- _EXTRAIT DU DOCUMENT_
:::

Réforme du droit du travail : une occasion manquée ?

On peut s’interroger sur la gestion calamiteuse, par le gouvernement, du projet de loi visant à réformer le droit du travail. On peut tout autant observer que les opposants à ce projet, feignant de poser de légitimes questions, multiplient les arguments de mauvaise foi. Il reste qu’avec cette crise qui dure maintenant depuis près de trois mois, nous aurons manqué une belle occasion de nous interroger sur ce que devient le monde du travail.

Les uns ont l’obsession de ne pas perdre une once des droits et des prérogatives qui leur ont été octroyés en d’autres temps. Les autres se sont crispés sur leur volonté de faire –symboliquement au moins– bouger les lignes. Tous n’ont que le salariat dans les grandes entreprises pour modèle. Tous ont oublié que le monde du travail de 2016 n’est plus celui des années 90. Or, ces deux postures ont, quoi qu’en pensent ceux qui les adoptent, placé le pouvoir patronal au centre des débats. Les premiers le combattent, les seconds veulent lui donner davantage de souplesse dans la gestion des salariés. Et, en délaissant petites entreprises et nouveaux acteurs économiques, leur affrontement ignore l’extrême diversité des parcours professionnels. En particulier ceux des jeunes.

:::

- _CONSIGNE A_
Répondez brièvement à ces questions sur l'extrait consacré à la réforme du droit du travail :
(i) Depuis combien de temps dure la crise ?
(ii) Quel modèle ont en tête tous les acteurs du débat ?
(iii) De quelle décennie le monde du travail de 2016 se distingue-t-il ?

- _ENTRÉES_
:::

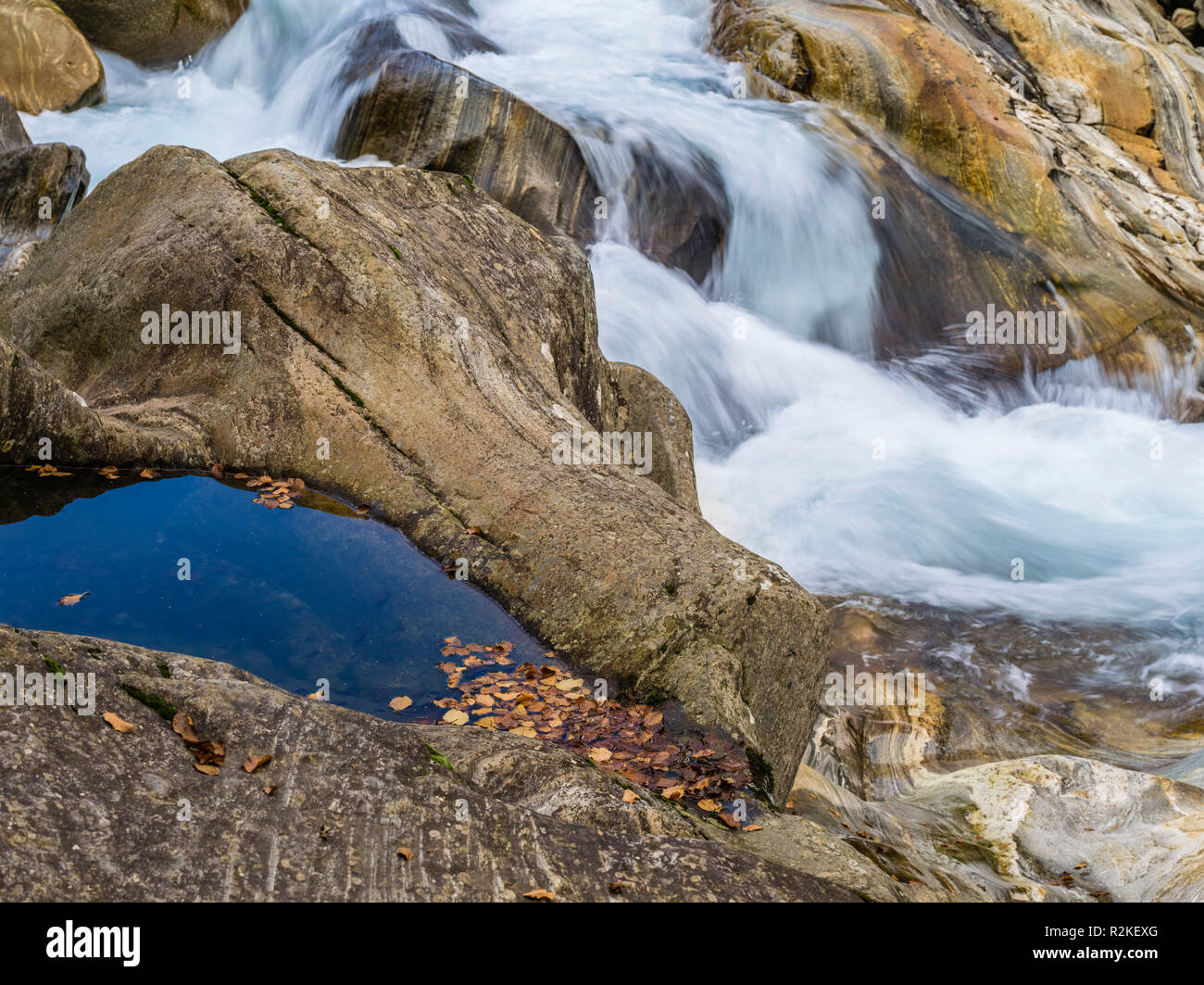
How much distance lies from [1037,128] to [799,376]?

:::

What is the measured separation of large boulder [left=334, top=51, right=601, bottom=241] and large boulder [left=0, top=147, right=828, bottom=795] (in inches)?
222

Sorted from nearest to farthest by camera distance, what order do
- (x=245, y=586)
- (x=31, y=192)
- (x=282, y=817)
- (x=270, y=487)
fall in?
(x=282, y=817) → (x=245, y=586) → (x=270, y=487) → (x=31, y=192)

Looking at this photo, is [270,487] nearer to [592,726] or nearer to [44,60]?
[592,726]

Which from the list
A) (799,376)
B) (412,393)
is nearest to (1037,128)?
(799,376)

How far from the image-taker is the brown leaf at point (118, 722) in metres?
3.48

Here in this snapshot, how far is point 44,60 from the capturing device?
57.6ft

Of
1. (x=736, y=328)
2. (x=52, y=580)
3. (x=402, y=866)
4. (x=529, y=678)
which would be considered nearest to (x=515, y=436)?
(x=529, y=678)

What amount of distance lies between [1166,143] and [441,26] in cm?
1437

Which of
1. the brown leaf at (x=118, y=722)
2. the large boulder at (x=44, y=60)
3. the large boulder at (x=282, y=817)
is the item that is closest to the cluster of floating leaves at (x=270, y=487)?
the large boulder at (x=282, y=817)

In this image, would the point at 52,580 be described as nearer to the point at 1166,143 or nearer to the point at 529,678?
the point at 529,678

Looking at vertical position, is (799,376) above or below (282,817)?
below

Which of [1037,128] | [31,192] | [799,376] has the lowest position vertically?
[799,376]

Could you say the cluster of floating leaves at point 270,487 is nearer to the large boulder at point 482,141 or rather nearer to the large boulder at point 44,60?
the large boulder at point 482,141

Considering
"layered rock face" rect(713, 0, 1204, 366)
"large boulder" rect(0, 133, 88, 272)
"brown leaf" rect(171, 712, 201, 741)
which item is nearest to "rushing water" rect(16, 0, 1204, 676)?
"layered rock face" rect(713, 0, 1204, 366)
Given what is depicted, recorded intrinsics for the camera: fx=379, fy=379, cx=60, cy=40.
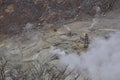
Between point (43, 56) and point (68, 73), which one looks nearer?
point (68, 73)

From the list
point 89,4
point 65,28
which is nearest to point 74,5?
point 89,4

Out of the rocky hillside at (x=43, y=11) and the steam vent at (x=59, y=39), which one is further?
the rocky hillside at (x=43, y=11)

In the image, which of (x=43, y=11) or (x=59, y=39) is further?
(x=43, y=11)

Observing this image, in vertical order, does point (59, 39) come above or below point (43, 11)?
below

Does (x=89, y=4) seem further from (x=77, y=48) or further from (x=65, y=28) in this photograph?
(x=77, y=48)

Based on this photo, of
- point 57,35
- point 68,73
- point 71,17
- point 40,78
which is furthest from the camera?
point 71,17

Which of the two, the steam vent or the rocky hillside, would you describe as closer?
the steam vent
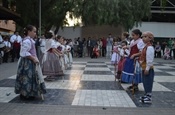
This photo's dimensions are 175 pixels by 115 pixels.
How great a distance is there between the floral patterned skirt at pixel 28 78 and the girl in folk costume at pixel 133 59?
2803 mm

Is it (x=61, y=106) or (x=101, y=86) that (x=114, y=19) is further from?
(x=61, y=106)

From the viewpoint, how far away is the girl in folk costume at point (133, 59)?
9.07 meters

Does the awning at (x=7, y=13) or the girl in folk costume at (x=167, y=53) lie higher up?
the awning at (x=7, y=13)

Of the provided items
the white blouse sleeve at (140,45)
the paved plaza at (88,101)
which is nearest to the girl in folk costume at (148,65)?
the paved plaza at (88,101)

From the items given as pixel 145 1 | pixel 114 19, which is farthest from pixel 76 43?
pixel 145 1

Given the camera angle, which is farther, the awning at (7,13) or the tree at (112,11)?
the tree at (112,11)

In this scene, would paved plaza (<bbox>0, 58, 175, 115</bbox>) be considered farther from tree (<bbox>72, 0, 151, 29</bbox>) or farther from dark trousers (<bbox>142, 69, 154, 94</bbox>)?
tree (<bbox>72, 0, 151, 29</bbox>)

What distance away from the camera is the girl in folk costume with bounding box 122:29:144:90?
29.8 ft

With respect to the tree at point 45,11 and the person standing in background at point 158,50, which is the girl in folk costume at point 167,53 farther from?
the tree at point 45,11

:::

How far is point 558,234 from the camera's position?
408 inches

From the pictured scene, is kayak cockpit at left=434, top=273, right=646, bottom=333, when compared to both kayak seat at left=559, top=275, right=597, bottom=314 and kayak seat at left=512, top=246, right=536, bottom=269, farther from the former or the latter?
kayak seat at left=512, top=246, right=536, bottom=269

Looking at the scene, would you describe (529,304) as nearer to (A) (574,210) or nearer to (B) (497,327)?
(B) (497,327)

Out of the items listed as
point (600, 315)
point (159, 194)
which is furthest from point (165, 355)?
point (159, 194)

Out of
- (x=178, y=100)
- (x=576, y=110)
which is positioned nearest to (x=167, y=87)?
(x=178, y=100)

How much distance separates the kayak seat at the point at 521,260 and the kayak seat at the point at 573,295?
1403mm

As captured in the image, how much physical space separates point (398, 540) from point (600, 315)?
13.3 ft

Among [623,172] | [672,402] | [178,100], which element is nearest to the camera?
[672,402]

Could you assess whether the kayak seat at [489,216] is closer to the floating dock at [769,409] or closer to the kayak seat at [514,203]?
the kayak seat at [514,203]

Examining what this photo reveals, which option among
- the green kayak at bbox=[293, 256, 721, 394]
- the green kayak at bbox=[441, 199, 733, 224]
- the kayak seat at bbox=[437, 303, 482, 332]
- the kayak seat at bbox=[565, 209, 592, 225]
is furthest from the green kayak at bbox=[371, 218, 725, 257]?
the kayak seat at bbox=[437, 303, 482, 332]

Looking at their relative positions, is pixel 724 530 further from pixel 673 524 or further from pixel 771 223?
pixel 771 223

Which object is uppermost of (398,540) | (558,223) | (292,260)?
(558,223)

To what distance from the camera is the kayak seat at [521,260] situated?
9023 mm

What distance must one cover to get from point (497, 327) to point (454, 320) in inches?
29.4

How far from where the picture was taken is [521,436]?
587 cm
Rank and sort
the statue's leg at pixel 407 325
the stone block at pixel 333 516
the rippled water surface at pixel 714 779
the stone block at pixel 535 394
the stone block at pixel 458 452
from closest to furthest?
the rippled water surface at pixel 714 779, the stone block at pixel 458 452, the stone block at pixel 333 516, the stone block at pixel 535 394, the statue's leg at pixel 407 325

:::

- _CONSIGNE B_
Présentez sous forme de CSV à deux colonnes, nommées demande et reponse, les enregistrements compris entre la ligne contenant "What distance must" et celle contenant "the rippled water surface at pixel 714 779, the", toutes deux incluses. Mettez une ligne par demande, placez chaque champ entre guillemets et remplacez les sauts de ligne par des espaces.

- _RÉPONSE RÉDIGÉE A_
(i) Depuis près de trois mois.
(ii) Le salariat dans les grandes entreprises.
(iii) Des années 90.

- _RÉPONSE RÉDIGÉE B_
demande,reponse
"What distance must one cover to get from point (497, 327) to point (454, 320) in inches?","29.4"
"How far from where the picture was taken is [521,436]?","587 cm"
"Rank and sort the statue's leg at pixel 407 325 the stone block at pixel 333 516 the rippled water surface at pixel 714 779 the stone block at pixel 535 394 the stone block at pixel 458 452 from closest to furthest?","the rippled water surface at pixel 714 779, the stone block at pixel 458 452, the stone block at pixel 333 516, the stone block at pixel 535 394, the statue's leg at pixel 407 325"